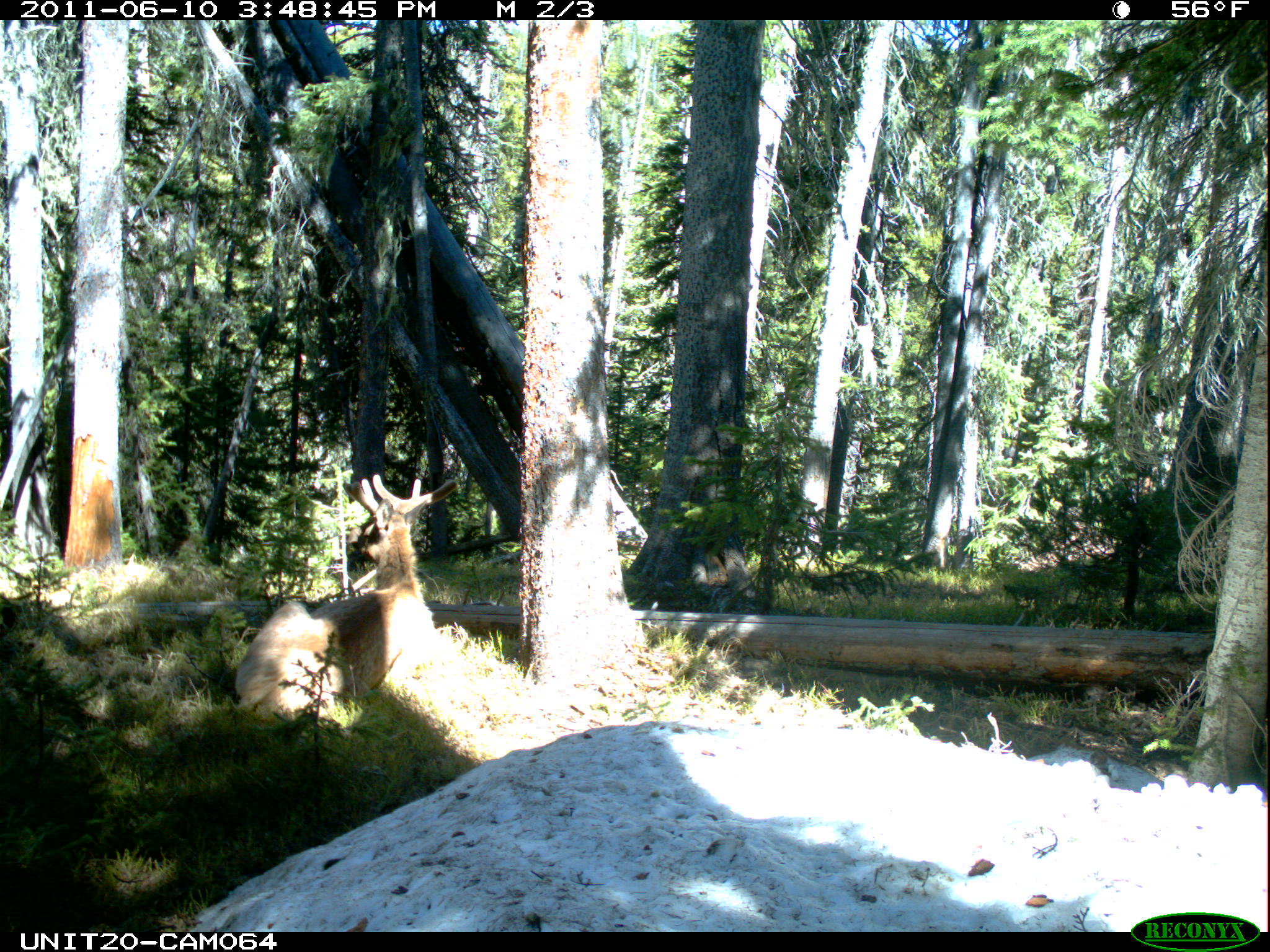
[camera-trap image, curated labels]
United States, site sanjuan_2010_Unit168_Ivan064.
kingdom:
---------------
_WHAT THE EXERCISE ASKS_.
Where the line containing "United States, site" appears in the data above, begin there and reproduce every line to the end exactly; include nothing else.

_RESPONSE_.
United States, site sanjuan_2010_Unit168_Ivan064.
kingdom:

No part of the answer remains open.